• **EXTRACTED TEXT**
Charles Grymes or Grimes (October 10, 1693 – December 1, 1743) was Virginia planter and politician who represented Richmond County on Virginia's Northern Neck in the House of Burgesses (1728–1734).

Early life and education

The younger of two sons born to the former Alice Townley (1675–1710) of Gloucester County and her husband John Grymes  (1660–1709). He had an elder brother also John Grymes (1691–1749) and sisters Anne (1689–1730; who never married) and Elizabeth Lucy Grymes (1692–1750) who married John Holcomb, and whose son (also John Holcombe) would serve in the House of Virginia Delegates. Their father built a plantation called "Grymesby" in Middlesex County. Their grandfather Rev. Chales Grymes (1612–1661) had emigrated from Kent, England to become rector of Hampton parish in York County in 1645, and had two sons and a daughter, as well as occasionally preached at what became North Farnham Parish in 1783 (previously Farnham parish of then-vast Rappahannock County. This boy received a private education appropriate to his class, and also attended the College of William and Mary in 1705. His brother John, who inherited Grymesby, would also represent Middlesex County in the House of Burgesses before being appointed to the Governor's Council.

• **SUPPLIED MATERIAL**

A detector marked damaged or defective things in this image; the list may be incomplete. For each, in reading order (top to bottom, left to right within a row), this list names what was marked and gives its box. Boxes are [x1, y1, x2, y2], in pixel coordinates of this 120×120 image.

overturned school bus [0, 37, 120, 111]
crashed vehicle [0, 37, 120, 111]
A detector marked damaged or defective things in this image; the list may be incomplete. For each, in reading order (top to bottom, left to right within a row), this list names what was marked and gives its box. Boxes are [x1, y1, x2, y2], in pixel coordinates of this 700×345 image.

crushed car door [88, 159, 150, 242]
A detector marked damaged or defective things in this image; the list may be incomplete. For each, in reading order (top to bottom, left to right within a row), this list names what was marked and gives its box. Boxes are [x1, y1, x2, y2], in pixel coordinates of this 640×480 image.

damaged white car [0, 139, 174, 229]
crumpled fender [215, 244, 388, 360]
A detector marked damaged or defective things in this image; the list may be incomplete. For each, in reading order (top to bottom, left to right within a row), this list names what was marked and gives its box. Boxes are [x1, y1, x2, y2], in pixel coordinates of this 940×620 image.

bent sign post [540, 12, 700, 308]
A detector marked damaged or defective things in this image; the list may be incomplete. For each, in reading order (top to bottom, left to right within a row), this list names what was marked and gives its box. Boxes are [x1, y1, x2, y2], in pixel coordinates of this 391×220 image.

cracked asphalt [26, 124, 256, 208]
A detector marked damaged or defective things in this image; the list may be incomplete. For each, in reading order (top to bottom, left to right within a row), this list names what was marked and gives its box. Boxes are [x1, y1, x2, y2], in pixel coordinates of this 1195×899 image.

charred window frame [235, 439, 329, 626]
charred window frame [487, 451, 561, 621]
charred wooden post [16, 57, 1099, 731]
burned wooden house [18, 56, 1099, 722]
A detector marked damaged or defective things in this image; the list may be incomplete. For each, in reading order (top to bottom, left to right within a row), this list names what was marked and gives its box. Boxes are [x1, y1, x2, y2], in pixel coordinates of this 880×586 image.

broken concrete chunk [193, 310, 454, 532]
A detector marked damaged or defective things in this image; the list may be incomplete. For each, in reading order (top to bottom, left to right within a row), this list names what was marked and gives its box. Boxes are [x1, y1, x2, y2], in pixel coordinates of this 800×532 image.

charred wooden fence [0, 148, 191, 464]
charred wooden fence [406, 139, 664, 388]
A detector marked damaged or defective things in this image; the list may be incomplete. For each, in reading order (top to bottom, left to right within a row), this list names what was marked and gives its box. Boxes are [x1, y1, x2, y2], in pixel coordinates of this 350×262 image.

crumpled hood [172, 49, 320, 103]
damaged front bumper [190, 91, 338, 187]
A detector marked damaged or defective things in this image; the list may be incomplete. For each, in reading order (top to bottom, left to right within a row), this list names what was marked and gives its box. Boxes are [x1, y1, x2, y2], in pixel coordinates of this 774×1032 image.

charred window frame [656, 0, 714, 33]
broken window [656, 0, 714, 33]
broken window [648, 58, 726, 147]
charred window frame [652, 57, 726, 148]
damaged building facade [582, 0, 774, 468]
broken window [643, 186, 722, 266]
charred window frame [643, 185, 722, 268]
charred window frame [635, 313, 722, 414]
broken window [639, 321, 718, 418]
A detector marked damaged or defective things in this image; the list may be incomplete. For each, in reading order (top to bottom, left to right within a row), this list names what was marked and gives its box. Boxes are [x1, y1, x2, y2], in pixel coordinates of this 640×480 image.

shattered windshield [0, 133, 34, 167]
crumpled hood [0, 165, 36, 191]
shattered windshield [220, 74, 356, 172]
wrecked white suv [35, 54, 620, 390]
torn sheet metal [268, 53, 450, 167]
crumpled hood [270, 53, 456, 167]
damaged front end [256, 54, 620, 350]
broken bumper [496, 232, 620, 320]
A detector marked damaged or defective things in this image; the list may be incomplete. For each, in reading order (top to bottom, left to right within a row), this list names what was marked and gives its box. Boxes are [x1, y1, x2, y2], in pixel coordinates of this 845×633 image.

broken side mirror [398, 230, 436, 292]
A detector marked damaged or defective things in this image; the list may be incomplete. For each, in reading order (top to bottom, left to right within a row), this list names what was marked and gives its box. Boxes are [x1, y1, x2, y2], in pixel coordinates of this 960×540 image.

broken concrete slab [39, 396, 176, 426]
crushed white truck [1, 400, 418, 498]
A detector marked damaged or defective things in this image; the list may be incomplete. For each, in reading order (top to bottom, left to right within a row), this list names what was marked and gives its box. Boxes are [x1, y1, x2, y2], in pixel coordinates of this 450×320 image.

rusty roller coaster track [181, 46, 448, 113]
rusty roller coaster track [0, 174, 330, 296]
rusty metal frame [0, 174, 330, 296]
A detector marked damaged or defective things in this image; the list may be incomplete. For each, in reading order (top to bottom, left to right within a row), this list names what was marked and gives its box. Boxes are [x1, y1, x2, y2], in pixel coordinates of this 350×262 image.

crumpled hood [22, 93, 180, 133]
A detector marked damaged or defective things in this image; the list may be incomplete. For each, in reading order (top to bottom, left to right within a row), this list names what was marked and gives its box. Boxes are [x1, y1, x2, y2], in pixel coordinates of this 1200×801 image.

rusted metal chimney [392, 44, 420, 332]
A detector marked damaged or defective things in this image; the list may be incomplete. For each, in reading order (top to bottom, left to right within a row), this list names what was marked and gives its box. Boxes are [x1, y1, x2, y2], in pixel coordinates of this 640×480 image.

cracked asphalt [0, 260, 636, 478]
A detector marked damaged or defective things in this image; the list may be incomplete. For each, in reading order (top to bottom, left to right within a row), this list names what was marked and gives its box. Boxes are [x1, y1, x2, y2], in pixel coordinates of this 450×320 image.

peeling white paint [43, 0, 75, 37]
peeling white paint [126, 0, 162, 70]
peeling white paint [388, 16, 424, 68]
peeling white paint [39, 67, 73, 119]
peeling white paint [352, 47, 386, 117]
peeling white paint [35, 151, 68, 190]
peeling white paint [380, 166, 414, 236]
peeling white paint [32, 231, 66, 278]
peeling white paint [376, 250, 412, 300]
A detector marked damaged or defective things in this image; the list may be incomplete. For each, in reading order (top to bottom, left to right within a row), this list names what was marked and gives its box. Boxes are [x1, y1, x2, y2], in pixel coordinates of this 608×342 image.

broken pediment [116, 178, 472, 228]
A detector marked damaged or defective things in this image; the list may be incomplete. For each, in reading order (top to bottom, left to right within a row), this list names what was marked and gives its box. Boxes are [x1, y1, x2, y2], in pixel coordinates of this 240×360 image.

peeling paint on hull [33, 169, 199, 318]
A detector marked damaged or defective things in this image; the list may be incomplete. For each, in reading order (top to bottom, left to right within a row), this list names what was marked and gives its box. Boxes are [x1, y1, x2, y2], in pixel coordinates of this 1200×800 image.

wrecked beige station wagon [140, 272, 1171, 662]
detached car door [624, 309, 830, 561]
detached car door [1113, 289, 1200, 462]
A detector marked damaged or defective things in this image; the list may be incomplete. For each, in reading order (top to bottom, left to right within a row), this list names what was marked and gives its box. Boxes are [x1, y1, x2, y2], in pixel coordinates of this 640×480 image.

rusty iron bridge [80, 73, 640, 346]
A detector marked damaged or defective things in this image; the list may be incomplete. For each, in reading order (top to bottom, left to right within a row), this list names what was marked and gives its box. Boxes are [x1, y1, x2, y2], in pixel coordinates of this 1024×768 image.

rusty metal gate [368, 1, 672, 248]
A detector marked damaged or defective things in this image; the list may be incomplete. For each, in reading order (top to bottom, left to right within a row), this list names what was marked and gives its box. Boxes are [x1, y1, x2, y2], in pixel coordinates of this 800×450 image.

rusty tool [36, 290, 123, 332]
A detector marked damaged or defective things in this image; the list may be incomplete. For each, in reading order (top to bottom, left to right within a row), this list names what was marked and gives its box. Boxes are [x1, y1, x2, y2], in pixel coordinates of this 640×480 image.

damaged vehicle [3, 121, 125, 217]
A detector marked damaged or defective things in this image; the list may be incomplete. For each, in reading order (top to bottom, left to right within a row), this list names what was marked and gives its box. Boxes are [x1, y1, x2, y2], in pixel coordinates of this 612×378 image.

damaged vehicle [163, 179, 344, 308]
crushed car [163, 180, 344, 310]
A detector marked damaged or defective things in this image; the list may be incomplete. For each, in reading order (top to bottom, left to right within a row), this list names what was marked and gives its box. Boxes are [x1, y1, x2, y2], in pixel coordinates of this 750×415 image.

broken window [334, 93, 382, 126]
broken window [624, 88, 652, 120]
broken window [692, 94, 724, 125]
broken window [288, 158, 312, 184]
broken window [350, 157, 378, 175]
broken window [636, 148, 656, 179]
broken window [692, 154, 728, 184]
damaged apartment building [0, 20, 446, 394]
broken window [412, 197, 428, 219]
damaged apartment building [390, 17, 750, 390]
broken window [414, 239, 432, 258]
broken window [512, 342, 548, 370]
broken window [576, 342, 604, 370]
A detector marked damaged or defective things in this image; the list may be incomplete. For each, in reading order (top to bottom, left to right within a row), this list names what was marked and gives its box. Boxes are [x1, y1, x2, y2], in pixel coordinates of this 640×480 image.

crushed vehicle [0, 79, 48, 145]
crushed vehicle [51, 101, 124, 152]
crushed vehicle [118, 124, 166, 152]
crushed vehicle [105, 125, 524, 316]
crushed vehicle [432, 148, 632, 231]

• **DIRECTIONS**
Transcribe the passage on Charles Grymes word for word from "Charles Grymes or" to "of Burgesses (1728–1734).". The rows have nothing to do with the passage on Charles Grymes.

• **RESPONSE TO THE TASK**
Charles Grymes or Grimes (October 10, 1693 – December 1, 1743) was Virginia planter and politician who represented Richmond County on Virginia's Northern Neck in the House of Burgesses (1728–1734).